══ Teks yang Disediakan ══

Manage Credentials

Bikin agent akses akun lo TANPA pernah leak credential ke chat.

Ini bagian paling sensitive. Salah setup = credential bocor ke log, history, atau bahkan ke training data LLM.

Folder structure

~/agent/credentials/
├── github.env         (chmod 600)
├── wallet.env         (chmod 600)
├── twitter.env        (chmod 600)
├── discord.env        (chmod 600)
├── email.env          (chmod 600)
├── instagram.env      (chmod 600)
└── README.txt         (chmod 600)

Permission folder: 700 (cuma owner bisa baca/akses). Permission file: 600 (cuma owner bisa baca/tulis).

mkdir -p ~/agent/credentials
chmod 700 ~/agent/credentials
chmod 600 ~/agent/credentials/*.env

Format per platform

GitHub

github.env:

GH_TOKEN=ghp_xxxxxxxxxxxxxxxxxxxxxxxx
GH_USER=username

Cara pakai di agent:

source ~/agent/credentials/github.env && gh repo list

Atau via subprocess:

env = os.environ.copy()
with open(os.path.expanduser("~/agent/credentials/github.env")) as f:
    for line in f:
        if "=" in line:
            k, v = line.strip().split("=", 1)
            env[k] = v
subprocess.run(["gh", "repo", "list"], env=env)

Wallet (EVM / Solana)

wallet.env:

EVM_PRIVATE_KEY=0x...
SOLANA_PRIVATE_KEY=...
WALLET_ADDRESS_EVM=0x...
WALLET_ADDRESS_SOLANA=...

═══
══ Baris yang Ditampilkan ══

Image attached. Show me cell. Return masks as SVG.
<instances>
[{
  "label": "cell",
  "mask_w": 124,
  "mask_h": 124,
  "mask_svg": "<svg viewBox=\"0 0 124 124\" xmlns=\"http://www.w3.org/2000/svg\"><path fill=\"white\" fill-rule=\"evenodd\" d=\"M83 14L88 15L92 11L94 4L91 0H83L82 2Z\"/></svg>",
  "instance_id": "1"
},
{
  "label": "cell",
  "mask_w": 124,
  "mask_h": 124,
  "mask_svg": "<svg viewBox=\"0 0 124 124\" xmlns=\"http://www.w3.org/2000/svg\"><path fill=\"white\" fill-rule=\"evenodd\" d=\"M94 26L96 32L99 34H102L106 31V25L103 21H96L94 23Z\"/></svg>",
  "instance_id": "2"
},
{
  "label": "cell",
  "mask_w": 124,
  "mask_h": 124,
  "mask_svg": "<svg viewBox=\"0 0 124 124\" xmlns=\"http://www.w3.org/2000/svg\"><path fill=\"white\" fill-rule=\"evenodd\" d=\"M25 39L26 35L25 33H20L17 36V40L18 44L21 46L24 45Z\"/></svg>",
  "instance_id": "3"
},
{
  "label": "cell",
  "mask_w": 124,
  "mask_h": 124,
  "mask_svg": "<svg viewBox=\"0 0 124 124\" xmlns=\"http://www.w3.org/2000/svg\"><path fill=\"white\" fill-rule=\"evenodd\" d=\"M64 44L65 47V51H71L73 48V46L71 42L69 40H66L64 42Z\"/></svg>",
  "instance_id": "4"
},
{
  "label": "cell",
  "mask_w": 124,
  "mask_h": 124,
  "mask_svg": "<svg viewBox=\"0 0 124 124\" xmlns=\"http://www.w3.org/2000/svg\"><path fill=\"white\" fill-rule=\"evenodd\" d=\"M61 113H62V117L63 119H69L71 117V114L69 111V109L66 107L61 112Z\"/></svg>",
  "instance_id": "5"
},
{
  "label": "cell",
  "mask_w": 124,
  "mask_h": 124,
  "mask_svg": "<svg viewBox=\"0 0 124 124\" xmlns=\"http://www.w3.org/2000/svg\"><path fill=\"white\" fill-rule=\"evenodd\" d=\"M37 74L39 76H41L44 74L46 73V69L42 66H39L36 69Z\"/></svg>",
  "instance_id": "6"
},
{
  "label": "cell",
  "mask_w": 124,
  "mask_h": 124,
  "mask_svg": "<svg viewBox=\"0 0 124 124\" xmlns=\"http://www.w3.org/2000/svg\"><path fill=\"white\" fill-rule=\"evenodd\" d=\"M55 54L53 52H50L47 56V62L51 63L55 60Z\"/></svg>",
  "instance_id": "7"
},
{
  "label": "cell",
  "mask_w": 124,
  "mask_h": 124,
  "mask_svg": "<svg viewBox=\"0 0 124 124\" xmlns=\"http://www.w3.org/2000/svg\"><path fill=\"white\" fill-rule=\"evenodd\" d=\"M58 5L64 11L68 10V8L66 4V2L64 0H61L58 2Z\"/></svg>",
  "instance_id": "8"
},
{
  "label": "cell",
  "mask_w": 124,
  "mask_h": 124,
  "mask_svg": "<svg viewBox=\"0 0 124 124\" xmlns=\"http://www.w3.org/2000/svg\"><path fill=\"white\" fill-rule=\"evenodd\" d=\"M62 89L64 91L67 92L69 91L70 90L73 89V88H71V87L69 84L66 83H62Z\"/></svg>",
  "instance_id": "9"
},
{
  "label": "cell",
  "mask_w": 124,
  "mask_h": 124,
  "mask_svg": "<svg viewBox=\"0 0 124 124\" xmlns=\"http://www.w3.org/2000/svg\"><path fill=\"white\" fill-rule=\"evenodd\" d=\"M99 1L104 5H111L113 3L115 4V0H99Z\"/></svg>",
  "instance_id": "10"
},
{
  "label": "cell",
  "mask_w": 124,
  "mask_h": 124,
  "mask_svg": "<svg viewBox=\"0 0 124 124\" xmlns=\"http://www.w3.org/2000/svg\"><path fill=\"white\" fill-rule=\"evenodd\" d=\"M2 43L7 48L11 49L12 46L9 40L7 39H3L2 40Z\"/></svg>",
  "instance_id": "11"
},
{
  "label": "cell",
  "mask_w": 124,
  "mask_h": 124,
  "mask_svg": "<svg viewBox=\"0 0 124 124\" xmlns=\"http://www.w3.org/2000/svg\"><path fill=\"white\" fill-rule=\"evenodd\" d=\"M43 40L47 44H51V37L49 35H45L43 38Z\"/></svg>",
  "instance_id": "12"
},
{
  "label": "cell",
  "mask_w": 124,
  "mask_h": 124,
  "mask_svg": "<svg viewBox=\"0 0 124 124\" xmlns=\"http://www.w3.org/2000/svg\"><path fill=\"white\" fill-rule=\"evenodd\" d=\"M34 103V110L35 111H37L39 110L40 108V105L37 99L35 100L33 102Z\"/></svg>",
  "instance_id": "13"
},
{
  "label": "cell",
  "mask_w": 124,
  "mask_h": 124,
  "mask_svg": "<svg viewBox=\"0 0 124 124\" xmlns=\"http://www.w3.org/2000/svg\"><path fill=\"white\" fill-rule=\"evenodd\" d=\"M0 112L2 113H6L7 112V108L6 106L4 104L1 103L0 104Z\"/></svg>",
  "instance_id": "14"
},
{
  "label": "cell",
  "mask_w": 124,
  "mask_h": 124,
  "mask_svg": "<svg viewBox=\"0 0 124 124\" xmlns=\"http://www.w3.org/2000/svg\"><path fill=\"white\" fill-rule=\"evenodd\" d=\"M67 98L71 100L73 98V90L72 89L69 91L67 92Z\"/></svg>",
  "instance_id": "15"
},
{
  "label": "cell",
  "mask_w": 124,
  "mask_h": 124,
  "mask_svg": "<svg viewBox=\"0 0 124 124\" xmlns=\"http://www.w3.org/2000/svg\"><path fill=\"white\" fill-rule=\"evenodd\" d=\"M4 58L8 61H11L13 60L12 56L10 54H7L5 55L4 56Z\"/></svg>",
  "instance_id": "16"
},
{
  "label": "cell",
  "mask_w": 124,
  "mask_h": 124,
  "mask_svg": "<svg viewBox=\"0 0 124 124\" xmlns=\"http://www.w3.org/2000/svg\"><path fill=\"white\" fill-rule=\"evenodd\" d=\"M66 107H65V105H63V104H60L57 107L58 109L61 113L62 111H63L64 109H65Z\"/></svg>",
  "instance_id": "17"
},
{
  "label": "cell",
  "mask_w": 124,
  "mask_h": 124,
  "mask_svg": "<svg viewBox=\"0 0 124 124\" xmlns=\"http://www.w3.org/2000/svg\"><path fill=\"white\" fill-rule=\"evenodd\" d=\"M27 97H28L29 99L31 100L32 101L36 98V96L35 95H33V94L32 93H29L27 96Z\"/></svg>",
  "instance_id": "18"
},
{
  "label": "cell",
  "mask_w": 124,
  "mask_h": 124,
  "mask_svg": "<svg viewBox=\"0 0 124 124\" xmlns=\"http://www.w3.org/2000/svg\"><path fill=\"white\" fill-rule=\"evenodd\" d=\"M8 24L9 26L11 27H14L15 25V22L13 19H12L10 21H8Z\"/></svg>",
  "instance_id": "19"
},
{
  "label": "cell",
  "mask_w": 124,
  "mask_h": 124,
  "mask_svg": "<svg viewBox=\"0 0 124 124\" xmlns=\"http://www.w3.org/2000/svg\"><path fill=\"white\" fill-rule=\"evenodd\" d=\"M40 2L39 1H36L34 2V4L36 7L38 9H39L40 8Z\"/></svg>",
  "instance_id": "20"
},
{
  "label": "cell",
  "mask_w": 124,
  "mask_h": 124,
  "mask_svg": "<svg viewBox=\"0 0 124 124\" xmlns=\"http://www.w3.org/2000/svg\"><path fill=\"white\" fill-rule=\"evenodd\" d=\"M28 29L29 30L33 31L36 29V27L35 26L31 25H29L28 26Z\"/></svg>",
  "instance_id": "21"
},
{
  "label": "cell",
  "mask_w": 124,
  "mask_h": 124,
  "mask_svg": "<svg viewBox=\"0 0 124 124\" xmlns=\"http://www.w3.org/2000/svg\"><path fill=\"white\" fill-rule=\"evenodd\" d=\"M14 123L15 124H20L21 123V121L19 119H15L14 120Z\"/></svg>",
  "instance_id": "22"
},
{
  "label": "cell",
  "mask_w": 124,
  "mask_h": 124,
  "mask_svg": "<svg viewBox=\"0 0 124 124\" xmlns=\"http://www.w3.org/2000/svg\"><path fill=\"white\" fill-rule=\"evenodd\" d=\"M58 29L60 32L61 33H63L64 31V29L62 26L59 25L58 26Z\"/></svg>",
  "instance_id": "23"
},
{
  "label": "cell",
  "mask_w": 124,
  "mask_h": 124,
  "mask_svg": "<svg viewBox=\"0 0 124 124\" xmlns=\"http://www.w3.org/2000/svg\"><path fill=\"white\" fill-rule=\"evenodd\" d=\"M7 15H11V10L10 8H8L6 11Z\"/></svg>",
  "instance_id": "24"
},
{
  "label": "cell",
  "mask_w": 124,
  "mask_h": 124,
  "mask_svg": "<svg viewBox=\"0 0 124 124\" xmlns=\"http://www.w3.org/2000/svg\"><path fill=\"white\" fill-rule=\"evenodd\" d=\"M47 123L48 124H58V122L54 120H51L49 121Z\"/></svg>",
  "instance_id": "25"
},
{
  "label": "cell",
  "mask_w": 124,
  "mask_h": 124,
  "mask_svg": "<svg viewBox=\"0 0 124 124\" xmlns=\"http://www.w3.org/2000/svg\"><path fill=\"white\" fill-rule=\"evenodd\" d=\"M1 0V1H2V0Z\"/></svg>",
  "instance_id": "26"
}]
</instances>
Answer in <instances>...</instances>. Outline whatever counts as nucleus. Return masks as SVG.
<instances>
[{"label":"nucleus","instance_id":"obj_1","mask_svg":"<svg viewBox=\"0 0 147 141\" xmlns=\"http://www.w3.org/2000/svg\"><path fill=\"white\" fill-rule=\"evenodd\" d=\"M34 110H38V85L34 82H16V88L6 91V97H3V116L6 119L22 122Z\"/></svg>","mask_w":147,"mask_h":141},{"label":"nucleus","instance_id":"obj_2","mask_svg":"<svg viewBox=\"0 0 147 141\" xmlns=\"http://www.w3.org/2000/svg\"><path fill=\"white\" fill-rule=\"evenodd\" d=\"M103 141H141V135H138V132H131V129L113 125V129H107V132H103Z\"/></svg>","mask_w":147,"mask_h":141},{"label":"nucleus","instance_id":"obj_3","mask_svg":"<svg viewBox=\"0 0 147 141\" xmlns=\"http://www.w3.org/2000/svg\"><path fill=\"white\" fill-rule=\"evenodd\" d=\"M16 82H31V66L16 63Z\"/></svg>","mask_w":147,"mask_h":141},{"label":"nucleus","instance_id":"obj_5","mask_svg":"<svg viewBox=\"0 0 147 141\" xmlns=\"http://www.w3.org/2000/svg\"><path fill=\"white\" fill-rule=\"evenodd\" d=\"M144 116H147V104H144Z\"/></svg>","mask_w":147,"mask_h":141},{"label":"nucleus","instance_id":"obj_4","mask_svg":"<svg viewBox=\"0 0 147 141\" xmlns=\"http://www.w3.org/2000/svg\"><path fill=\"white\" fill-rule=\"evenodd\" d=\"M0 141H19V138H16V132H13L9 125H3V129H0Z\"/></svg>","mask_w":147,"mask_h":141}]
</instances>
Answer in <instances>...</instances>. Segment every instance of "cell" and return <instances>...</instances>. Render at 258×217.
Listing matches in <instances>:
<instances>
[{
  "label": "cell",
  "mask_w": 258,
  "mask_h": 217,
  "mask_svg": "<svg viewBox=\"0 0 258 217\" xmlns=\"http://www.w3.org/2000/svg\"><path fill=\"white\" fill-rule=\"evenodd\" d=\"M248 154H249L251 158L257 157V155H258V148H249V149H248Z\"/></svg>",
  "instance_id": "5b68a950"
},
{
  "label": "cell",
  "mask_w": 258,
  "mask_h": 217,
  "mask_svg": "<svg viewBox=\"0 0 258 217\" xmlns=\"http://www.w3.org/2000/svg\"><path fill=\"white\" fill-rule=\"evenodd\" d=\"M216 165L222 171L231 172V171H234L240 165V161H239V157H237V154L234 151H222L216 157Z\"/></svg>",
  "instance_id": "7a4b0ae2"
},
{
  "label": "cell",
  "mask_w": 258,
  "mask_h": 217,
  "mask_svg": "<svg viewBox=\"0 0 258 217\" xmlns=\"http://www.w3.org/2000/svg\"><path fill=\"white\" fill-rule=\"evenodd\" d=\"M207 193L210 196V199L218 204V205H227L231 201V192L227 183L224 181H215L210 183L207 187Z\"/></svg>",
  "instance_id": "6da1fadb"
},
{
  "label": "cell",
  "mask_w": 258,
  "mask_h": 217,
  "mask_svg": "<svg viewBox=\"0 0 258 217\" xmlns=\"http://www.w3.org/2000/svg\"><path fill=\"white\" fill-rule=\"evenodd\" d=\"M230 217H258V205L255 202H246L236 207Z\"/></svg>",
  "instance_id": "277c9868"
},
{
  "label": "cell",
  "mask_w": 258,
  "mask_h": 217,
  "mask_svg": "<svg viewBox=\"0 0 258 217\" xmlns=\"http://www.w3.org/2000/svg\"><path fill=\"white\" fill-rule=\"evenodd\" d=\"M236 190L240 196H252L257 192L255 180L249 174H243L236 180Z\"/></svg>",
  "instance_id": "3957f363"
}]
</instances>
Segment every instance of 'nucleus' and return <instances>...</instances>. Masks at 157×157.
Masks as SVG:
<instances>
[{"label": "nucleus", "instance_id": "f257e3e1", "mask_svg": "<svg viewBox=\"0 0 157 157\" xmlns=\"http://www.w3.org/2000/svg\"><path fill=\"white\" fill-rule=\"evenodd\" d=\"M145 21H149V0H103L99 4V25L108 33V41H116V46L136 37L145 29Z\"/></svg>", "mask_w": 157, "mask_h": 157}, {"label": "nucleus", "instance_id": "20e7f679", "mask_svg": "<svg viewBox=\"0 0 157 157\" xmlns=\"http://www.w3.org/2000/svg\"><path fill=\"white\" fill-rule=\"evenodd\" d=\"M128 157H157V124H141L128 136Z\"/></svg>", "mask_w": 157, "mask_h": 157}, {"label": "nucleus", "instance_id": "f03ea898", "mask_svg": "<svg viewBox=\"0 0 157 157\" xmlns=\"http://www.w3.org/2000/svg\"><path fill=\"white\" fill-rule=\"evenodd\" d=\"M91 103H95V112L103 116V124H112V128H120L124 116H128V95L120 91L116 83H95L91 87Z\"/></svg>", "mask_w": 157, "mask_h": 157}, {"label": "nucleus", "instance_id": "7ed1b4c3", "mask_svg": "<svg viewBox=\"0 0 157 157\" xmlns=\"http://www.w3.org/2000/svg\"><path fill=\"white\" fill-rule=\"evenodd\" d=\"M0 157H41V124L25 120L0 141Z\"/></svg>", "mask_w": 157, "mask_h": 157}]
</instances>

═══

Kumpulan Latihan –
(a) Menurut panduan pengelolaan credential, berapa permission untuk folder credentials?
(b) Tuliskan lanjutan panduan pengelolaan credential mulai dari baris terakhirnya.

Daftar Jawaban –
(a) 700, jadi cuma owner yang bisa baca/akses.

(b)
⚠️ Private key di file plaintext. Untuk wallet besar, gunakan hardware wallet atau encrypt file dengan GPG:

gpg -c wallet.env  # encrypt
# Generates wallet.env.gpg

# Decrypt saat dipake:
gpg -d wallet.env.gpg > /tmp/wallet.env && source /tmp/wallet.env && rm /tmp/wallet.env

Twitter / X

twitter.env:

TWITTER_AUTH_TOKEN=...
TWITTER_CT0=...
TWITTER_USERNAME=...

Cara dapetin auth_token: 1. Login ke twitter.com di browser 2. Buka DevTools (F12) → Application → Cookies 3. Copy value auth_token dan ct0

Atau pake API:

TWITTER_BEARER_TOKEN=...
TWITTER_API_KEY=...
TWITTER_API_SECRET=...

Discord

discord.env:

DISCORD_BOT_TOKEN=...
DISCORD_USER_TOKEN=...
DISCORD_USER_ID=...

Bot token: dari https://discord.com/developers/applications
User token: F12 → Network tab → look for authorization header

⚠️ User token bersifat full account access. Kalo bocor, attacker bisa full takeover Discord lo.

Email (Gmail)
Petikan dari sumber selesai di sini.